- **Article**
## start

Modified: llvm/trunk/include/llvm/DebugInfo/PDB/Native/InfoStream.h
URL: http://llvm.org/viewvc/llvm-project/llvm/trunk/include/llvm/DebugInfo/PDB/Native/InfoStream.h?rev=325386&r1=325385&r2=325386&view=diff
==============================================================================
--- llvm/trunk/include/llvm/DebugInfo/PDB/Native/InfoStream.h (original)
+++ llvm/trunk/include/llvm/DebugInfo/PDB/Native/InfoStream.h Fri Feb 16 12:46:04 2018
@@ -51,7 +51,7 @@ public:
   BinarySubstreamRef getNamedStreamsBuffer() const;
 
   uint32_t getNamedStreamIndex(llvm::StringRef Name) const;
-  iterator_range<StringMapConstIterator<uint32_t>> named_streams() const;
+  StringMap<uint32_t> named_streams() const;
 
 private:
   std::unique_ptr<msf::MappedBlockStream> Stream;

Modified: llvm/trunk/include/llvm/DebugInfo/PDB/Native/NamedStreamMap.h
URL: http://llvm.org/viewvc/llvm-project/llvm/trunk/include/llvm/DebugInfo/PDB/Native/NamedStreamMap.h?rev=325386&r1=325385&r2=325386&view=diff
==============================================================================
--- llvm/trunk/include/llvm/DebugInfo/PDB/Native/NamedStreamMap.h (original)

## end

- **Directive A**
Copy out the part of the records that starts at the line containing "Within the image" and runs through the end of the records, keeping both ends.

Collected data
## start

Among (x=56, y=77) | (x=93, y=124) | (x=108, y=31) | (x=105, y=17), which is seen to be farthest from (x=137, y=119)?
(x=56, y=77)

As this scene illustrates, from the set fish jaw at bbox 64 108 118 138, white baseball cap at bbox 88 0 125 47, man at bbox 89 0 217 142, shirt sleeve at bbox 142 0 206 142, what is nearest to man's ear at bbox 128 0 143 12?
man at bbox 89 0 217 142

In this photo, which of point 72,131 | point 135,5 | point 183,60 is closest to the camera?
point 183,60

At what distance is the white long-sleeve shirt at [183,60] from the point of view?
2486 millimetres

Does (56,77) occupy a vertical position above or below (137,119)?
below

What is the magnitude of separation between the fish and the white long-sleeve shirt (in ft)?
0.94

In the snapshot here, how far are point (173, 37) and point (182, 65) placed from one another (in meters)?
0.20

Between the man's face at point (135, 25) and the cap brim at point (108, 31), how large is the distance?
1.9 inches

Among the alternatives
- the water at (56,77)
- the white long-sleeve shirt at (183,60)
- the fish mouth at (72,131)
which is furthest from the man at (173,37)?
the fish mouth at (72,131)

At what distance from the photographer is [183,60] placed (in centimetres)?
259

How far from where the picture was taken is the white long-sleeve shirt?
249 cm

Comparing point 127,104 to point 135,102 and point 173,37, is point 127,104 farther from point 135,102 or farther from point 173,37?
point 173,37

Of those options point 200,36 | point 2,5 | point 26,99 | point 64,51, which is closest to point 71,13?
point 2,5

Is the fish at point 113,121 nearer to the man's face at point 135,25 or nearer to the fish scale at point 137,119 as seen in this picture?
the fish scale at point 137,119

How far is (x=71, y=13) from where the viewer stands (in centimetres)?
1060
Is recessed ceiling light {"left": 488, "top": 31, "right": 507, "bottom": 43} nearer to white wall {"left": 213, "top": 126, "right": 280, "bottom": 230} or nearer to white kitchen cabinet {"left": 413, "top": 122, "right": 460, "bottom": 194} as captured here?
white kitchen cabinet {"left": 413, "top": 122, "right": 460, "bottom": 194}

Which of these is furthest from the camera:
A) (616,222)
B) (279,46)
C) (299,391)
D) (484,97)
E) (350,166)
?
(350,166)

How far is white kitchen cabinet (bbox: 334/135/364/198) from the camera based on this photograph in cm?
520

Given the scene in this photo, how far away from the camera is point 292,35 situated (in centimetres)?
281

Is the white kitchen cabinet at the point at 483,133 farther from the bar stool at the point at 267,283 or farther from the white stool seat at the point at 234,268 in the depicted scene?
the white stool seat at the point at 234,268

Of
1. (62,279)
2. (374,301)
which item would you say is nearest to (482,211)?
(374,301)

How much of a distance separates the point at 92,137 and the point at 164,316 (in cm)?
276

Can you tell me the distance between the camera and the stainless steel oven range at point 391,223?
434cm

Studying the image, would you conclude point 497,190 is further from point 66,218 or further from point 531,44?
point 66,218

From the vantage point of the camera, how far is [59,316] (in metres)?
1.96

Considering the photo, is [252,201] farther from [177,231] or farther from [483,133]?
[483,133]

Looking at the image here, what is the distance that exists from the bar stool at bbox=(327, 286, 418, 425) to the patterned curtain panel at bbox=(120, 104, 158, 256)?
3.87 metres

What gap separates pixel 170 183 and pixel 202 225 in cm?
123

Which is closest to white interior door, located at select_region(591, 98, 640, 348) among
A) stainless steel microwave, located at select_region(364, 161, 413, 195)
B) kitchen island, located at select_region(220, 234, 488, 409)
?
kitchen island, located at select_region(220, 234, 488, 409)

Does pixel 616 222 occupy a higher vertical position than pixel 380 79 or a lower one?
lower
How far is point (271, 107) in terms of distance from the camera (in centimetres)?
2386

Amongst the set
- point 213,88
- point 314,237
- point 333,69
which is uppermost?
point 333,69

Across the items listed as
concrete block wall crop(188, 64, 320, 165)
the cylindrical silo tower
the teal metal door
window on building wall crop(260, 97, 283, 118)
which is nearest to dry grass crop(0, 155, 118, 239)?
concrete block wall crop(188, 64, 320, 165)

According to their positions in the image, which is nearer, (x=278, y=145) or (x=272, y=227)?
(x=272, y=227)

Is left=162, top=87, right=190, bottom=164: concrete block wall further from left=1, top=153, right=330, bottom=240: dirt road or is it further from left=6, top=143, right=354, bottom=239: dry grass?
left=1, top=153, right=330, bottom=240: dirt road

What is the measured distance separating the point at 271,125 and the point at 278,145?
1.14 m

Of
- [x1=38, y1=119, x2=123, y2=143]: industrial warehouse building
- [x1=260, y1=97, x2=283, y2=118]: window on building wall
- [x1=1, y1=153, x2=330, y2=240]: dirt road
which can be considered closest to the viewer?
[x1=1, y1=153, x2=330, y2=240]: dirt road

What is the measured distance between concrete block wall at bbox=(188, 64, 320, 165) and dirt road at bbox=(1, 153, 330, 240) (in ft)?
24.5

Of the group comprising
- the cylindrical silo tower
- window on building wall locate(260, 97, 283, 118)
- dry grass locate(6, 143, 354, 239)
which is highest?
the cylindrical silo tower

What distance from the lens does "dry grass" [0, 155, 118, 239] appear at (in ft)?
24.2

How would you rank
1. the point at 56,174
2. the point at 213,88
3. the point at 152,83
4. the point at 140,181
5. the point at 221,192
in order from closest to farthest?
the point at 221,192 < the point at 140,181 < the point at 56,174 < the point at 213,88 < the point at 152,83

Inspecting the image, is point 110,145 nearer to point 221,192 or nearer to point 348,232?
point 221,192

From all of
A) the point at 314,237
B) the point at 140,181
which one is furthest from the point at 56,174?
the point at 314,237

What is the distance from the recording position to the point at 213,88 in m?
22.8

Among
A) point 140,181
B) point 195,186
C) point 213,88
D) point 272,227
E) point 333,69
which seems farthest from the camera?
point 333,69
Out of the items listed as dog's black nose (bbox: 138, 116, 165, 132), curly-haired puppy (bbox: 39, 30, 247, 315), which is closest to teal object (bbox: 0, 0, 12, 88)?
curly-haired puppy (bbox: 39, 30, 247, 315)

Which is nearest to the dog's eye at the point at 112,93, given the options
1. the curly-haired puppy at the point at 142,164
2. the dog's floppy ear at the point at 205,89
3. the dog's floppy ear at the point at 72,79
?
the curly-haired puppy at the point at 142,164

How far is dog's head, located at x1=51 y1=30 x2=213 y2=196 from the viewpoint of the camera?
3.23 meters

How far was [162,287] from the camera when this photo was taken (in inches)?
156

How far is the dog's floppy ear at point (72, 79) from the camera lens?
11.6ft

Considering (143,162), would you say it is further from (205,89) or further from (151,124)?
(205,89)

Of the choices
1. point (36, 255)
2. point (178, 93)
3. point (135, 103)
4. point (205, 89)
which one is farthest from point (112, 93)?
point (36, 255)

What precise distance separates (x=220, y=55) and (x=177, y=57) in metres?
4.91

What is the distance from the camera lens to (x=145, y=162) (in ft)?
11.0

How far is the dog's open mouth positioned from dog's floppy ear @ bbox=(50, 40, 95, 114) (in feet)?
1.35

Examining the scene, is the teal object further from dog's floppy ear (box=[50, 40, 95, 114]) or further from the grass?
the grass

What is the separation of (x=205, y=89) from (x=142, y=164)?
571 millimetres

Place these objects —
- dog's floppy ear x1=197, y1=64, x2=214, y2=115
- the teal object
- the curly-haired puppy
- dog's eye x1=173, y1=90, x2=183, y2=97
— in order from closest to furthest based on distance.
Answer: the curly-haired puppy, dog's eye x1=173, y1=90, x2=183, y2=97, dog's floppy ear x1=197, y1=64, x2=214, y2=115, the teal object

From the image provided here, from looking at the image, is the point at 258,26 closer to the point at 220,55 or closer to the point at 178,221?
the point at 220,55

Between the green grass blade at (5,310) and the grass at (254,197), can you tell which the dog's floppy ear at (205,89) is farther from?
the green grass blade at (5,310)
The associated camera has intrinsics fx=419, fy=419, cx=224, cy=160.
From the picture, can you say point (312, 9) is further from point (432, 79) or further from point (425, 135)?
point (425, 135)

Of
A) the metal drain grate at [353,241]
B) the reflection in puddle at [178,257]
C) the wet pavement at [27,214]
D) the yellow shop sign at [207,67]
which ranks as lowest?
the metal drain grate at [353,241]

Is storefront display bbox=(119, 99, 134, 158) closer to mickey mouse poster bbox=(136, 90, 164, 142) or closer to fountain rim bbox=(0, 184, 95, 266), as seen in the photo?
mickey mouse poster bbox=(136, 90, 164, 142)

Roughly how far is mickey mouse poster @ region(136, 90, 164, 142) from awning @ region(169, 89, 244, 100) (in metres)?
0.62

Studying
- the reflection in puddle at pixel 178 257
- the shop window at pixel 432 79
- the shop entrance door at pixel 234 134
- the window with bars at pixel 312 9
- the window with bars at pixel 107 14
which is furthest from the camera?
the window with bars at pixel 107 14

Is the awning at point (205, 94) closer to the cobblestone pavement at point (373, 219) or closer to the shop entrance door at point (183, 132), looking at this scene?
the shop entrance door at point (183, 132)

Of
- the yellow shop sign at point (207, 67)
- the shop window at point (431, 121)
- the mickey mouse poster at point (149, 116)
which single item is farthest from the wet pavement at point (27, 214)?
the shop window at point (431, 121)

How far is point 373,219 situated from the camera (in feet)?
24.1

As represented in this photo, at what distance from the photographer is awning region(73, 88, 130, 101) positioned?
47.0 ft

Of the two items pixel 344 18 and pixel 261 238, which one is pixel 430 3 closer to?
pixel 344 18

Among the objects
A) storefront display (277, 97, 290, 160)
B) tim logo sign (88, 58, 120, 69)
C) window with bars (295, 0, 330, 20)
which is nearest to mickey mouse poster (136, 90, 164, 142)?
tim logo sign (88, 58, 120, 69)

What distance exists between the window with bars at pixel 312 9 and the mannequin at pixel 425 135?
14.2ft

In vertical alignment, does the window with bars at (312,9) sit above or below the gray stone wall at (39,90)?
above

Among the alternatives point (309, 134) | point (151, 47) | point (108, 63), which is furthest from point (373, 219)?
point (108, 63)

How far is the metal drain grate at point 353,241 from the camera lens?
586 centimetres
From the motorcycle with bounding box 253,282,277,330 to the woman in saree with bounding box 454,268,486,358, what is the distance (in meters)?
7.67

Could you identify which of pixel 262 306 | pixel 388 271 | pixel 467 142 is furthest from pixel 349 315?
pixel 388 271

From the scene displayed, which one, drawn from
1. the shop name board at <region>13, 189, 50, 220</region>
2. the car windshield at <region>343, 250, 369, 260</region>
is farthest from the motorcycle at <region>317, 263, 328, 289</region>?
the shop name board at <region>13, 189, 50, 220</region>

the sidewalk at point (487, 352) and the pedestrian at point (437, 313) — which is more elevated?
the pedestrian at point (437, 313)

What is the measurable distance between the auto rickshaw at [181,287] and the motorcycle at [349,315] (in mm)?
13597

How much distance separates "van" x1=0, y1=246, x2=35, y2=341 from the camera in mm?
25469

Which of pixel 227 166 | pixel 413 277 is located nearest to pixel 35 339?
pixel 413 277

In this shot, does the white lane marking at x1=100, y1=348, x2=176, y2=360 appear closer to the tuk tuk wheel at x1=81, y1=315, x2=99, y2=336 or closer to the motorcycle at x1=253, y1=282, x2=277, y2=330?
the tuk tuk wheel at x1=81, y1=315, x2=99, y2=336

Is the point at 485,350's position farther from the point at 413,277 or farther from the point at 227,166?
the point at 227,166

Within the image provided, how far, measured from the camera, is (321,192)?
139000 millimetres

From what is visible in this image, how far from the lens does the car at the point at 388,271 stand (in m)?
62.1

## end

- **Directive B**
In the code diff, what return type does named_streams() have after the change?

- **Task solution A**
Within the image provided, how far, measured from the camera, is (321,192)?
139000 millimetres

From what is visible in this image, how far from the lens does the car at the point at 388,271 stand (in m)?
62.1

- **Task solution B**
StringMap<uint32_t>